Figure 1 with 1 supplement
Establishment of a mild carcinogen transformed keratinocyte model that maintains abundant self-renewing/proliferating cells and repressed Drp1 activity.

(A) Cell proliferation assay (quantified by crystal violet staining) after 4 or 16 days exposure to TCDD (1 or 10 nM) or Toluene (10 nM) vehicle control. (B) Immunoblot analyses of AHR and actin (loading control) in the absence of TCDD. (C) Representative micrographs (40 X) of H&E stained sections of tumor xenografts; zoom of boxed region shown in the bottom panels. (D) Immunoblot analyses of mitochondrial fission/fusion proteins with actin as loading control. (E) Dot plot of [Fission] and [Fusion5] obtained from confocal micrographs of Mitotracker green stained cells; numbers denote the percentage of cells in the colored boxes with p value from Chi-Square test (N > 90 cells in each group); representative images in Figure 1—figure supplement 1E. (F) Flowcytometric histogram plots of TMRE intensity of stained cells. (G) Quantification of cell proliferation assay (as in A) over 7 days in the absence of TCDD. (H) Representative micrograph showing spheroids formed when 104 cells of each group were maintained in low attachment plate in the presence of stem cell medium. (I) ELDA based quantification of spheroid forming frequency in each cell population. * signifies p value of < 0.05 in T test (A,G) and ELDA (I); scale bar depicts 100 μm (H); numbers under immunoblots denote quantification of band intensities normalized by that of Actin.

Figure 1—figure supplement 1
Further characterization of Parantal, TF-1 and TF-10 HaCaT cells.

A) Quantification of incidence and volume of xenograft tumors; # indicates presence of a distant tumor. (B) Immunoblot analyses of specific mitochondrial proteins with actin as loading control. (C) Immunoblot analyses of Drp1 and Mfn1. (D) Assessment of mitochondrial matrix continuity from live cell pulse chase assay in cells expressing mito-PSmO. (E) Maximum intensity projection of confocal optical sections of representative cells expressing mito-PSmO. (F) Bar graph signifying percentage of cells with >80 [Fusion1]. (G) Quantification of mitochondrial membrane potential per unit mass from confocal micrographs of cells co-stained with TMRE and Mitotracker green. scale bar depicts 10 μm; * signifies p value of < 0.05 in KW test (D, G).

Figure 2 with 1 supplement
Drp1-repressed-TF-1 transformed keratinocyte population maintains an expanded sub-population of slow-cycling cells expressing elevated stem/progenitor cell markers.

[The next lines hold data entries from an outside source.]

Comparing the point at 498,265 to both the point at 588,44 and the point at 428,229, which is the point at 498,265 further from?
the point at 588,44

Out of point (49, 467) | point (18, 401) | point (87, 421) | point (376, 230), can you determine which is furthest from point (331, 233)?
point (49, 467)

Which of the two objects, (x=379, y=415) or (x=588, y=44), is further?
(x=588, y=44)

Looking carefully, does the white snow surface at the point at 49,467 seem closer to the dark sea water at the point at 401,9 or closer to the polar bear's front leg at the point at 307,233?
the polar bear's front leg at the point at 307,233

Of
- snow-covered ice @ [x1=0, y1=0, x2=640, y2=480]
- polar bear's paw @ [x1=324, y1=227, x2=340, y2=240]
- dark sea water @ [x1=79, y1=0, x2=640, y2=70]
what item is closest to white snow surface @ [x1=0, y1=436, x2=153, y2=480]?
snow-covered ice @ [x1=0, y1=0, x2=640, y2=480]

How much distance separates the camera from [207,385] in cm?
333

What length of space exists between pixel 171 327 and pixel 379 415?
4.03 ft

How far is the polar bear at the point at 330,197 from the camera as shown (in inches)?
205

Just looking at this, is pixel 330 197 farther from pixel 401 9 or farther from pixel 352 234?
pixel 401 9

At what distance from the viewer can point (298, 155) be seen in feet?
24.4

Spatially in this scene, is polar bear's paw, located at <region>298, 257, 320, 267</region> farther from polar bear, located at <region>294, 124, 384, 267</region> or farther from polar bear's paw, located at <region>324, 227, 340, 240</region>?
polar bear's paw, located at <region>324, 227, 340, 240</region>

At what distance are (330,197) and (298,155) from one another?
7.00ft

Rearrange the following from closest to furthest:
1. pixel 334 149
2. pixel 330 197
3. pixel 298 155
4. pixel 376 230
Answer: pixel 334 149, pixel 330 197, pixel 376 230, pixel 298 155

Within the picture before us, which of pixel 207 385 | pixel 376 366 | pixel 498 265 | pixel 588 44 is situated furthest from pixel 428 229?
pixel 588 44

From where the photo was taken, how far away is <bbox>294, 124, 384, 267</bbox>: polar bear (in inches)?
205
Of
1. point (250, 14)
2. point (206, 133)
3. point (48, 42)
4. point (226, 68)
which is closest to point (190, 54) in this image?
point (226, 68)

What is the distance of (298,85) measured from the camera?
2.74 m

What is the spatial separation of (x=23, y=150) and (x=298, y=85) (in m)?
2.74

(A) UMAP plot of scRNA-seq derived clusters (0–5) in individual cell population (top); pie chart of the percentage distribution of the clusters (bottom, p value from Chi-Square test); color coded arrows mark the clusters with unique reciprocal abundance in TF-1 cells. (B) Violin plots depicting expression of specific stem/progenitor cell markers in the clusters identified in (A); box outlines the KRT15-hi Cluster 3. (C) Normalized Enrichment Scores (NES) of functional pathways identified by GSEA of marker genes of Clusters 0–4 (Figure 2—source data 2) and by overrepresentation analyses for Cluster 5 (* represents categories including mtDNA genes); functional categories defined by majority of the leading-edge genes are in parentheses, while clusters are arranged based on trajectory analyses (open arrows) (see Figure 2—figure supplement 1F). (D) Violin plots depicting expression of key cell cycle regulators in the clusters identified in (A); the functional category of genes identified in (C) is included in the cluster identity, while box outlines the KRT15-hi Cluster. (E) Distribution of G2-M and S scores obtained from gene expression analyses of cell cycle predictive genes. (F) Feature plot of G2-M and S scores obtained from (E); color coded arrows as in (A). (G) Bar plot showing fraction of cells in G2-M, S and G0/G1, computed from (E) in the functionally categorized clusters; inset shows G1 to S reciprocity of the clusters (color-coded arrows) with unique reciprocal abundance in TF-1 cells in (A).

Figure 2—source data 1

Cluster markers of Parental, TF-1 and TF-10 HaCaT cells.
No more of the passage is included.